The Comptroller and Auditor General (CAG) is taking small but firm steps to bring intelligence and financial investigation agencies under its audit umbrella.
In 2010,it did a special audit of the National Technical Research Organisation NTRO which was followed by audit of the Research and Analysis Wing RAW. Now,the CAG is targeting financial intelligence units like the Directorate of Revenue Intelligence (DRI),Enforcement Directorate (ED) and the Central Excise Intelligence unit for special audits.
While the final nod for the audits of NTRO and R&AW were given at the level of the National Security Adviser (NSA),after an agreement on what information could be shared with the auditors,sources said the CAGs move to begin audits of the other agencies has met with resistance from the revenue department.
Following the CAGs request for scrutiny of DRI files,Revenue Secretary Sumit Bose is learnt to have taken up the issue with Cabinet Secretary Ajit Seth.
According to sources,the DRI has only handed over some peripheral data to the CAG so far,and a final decision is yet to be taken. CAG officials said the proposed audit was also aimed at evaluating whether the agencys assessment of duties and penalties matched the intelligence and data generated by it.

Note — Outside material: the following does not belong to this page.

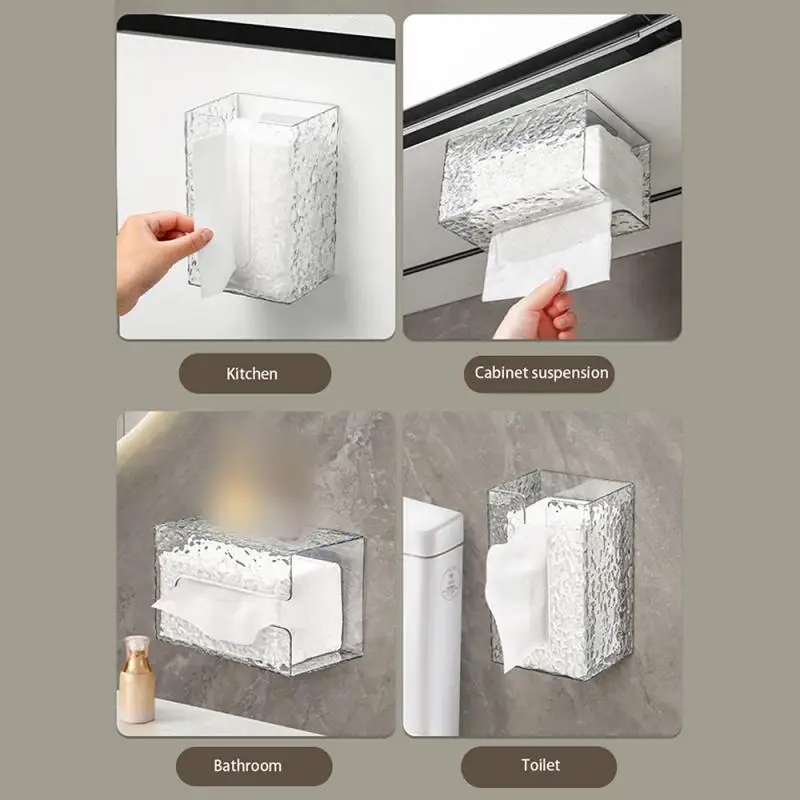 Kitchen

Cabinet suspension

Bathroom

Toilet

CAG sources said the disbursement and use of secret service funds by agencies like the NTRO and DRI has been discussed for long,since the auditors feel it is crucial to link the agencys operations with the funds sanctioned.
At present,any intelligence or investigation agency which shows an increase in annual expenditure of over 25 per cent of its allotted secret service funds is required to inform the CAG. But these have rarely been reported to the apex auditor in the past.

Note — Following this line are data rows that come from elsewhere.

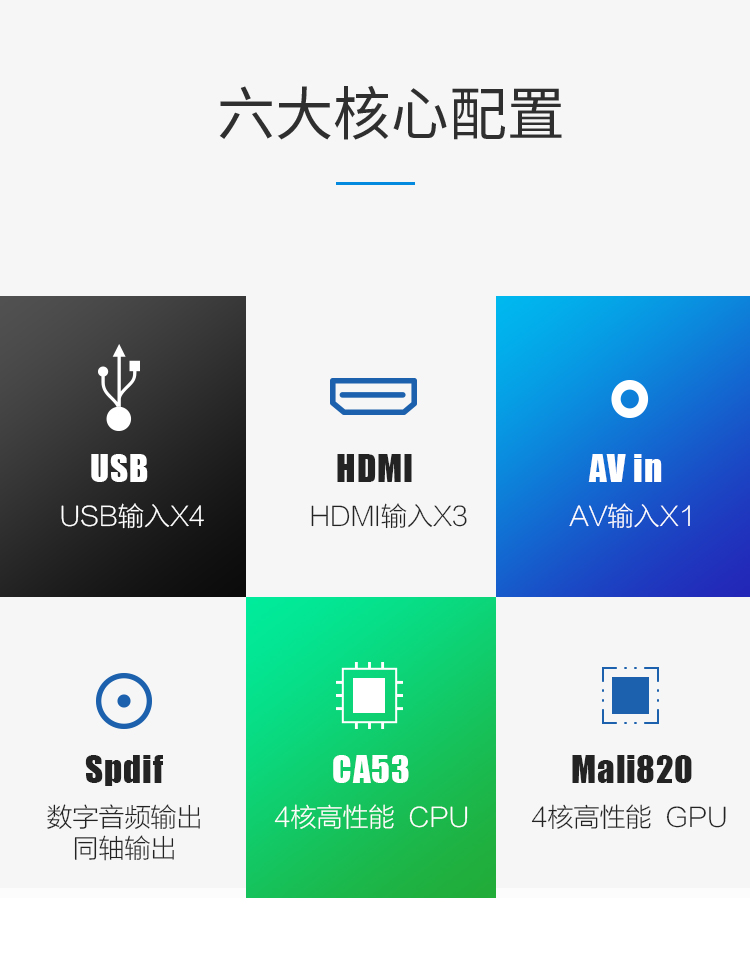 六大核心配置

USB
USB输入X4

HDMI
HDMI输入X3

AV in
AV输入X1

Spdif
数字音频输出
同轴输出

CA53
4核高性能 CPU

Mali820
4核高性能 GPU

Since none of these audits are covered under Article 151 of the Constitution,the reports are not sent to the President or tabled in parliament. While the special audit report on NTRO was submitted to the NSA,the report on R&AW is learnt to have been submitted to the Cabinet Secretariat and the Prime Ministers Office (PMO).
The CAGs foray into the scrutiny of intelligence agencies has yielded mixed results so far. The special audit of the NTRO brought to light alleged irregularities in purchases and recruitment. But CAG sources said the scrutiny of R&AW has not yielded any significant findings. One reason for this could be that for the past two years,the internal audit report of the R&AW (a CAG officer is permanently stationed in the R&AW audit unit) and follow-up action taken are also shared with the CAG.